11-04-2014 - Marcelo Justo

A regra implícita que a Rússia violou na Crimeia é que não se usa a força a não ser que isso seja autorizado pelos EUA e seus aliados.

A crise na Crimeia gerou um aparente consenso sobre o novo momento histórico internacional que vivemos: a segunda Guerra Fria. No Ocidente, diplomatas, políticos e jornalistas coincidem em que a era de cooperação entre Rússia e Estados Unidos no marco de um “mundo multipolar”, visível com os atentados das torres gémeas e a “guerra contra o terrorismo”, é coisa do passado. A pergunta é se este consenso reflecte uma nova realidade ou é a simples posição por “default” que o Ocidente adopta em relação a Rússia.

O mundo bipolar da Guerra Fria tinha como pano de fundo um irredutível enfrentamento ideológico entre Estados Unidos e Rússia com repercussões em distintas partes do planeta (América Latina, África, Oriente Médio, Ásia) e a ameaça do holocausto nuclear, factores ausentes hoje. A Carta Maior analisou o tema com o director em Moscovo do americano Fundo Carnegie para a Paz Internacional (Carnegie Endowment for International Peace), o russo Dmitri Trenin.

Fala-se da crise actual como algo nos marcos de uma segunda guerra fria.

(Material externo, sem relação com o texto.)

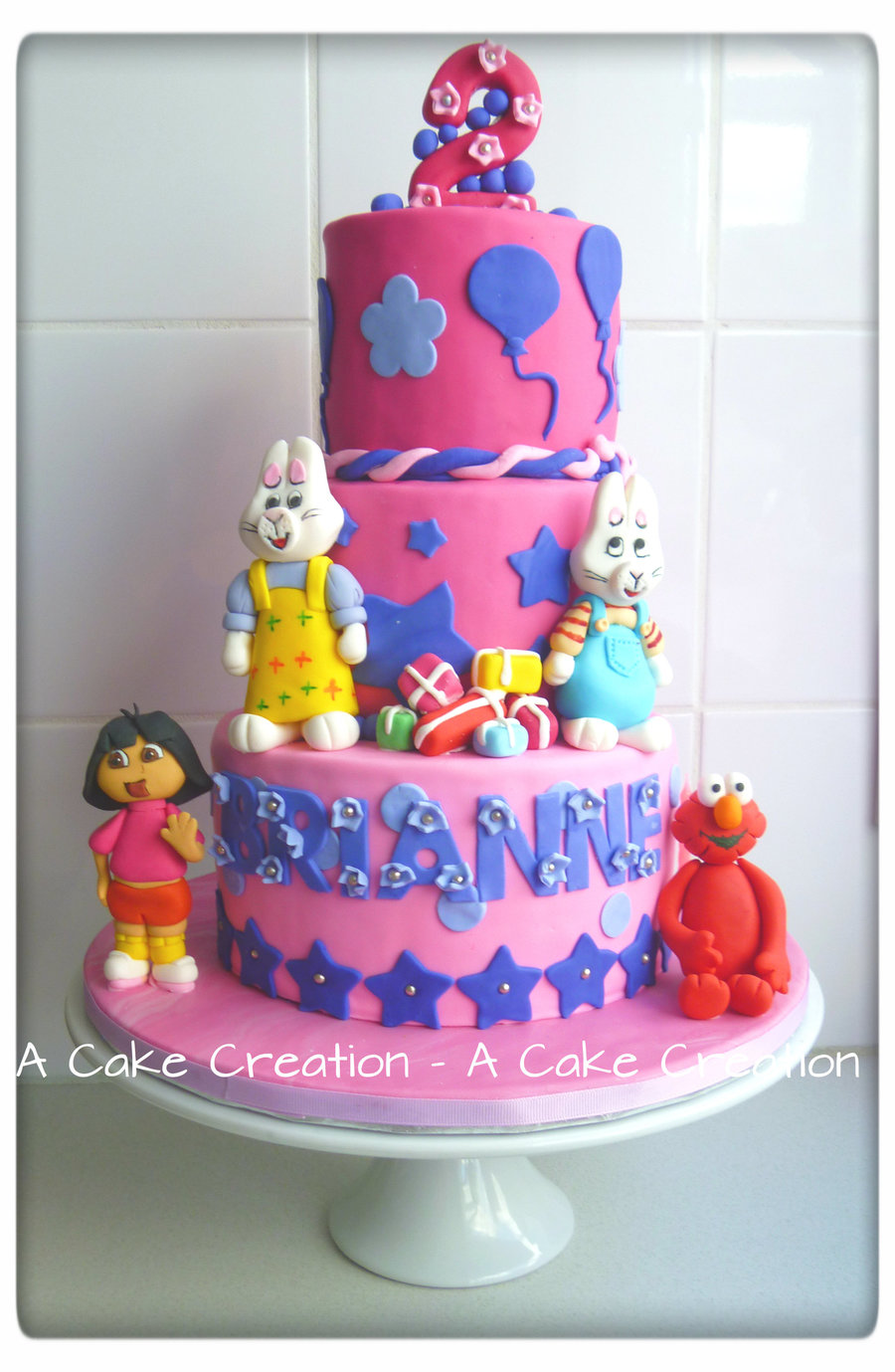 3 Tier Rainbow Cake Buttercream Filled Ganached Iced Pink Fondant Covering All Edible Handmade Characters on Cake Central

É simples manchete de jornal ou uma realidade concreta?

Depende de como se defina a guerra fria. Se você a define como o que ocorreu entre os anos 40 e os 90 é altamente improvável que haja uma repetição daquele esquema bipolar. Mas se você a pensa como uma expressão do equilíbrio entre competição e cooperação que rege as relações internacionais, sim, é possível falar de uma nova guerra fria. Neste momento, temos um claro predomínio da competição e da rivalidade internacional sobre a cooperação.

De que tipo de rivalidade estamos falando?

A zona de conflito hoje é a Ucrânia, o leste europeu, o Cáucaso. Em termos mais amplos, que estamos vendo é uma tentativa da Rússia de rever o consenso internacional que se seguiu ao fim da União Soviética com um claro desafio dos Estados Unidos a nível global. A Ucrânia é muito importante para a Rússia e, na visão do mundo de Vladimir Putin, faz parte da civilização russa, eslava e cristã moderna. Putin repetiu isso em várias ocasiões: a Rússia e a Ucrânia são um só povo. Isso se opõe por completo à visão que os Estados Unidos e a Europa têm em relação às fronteiras.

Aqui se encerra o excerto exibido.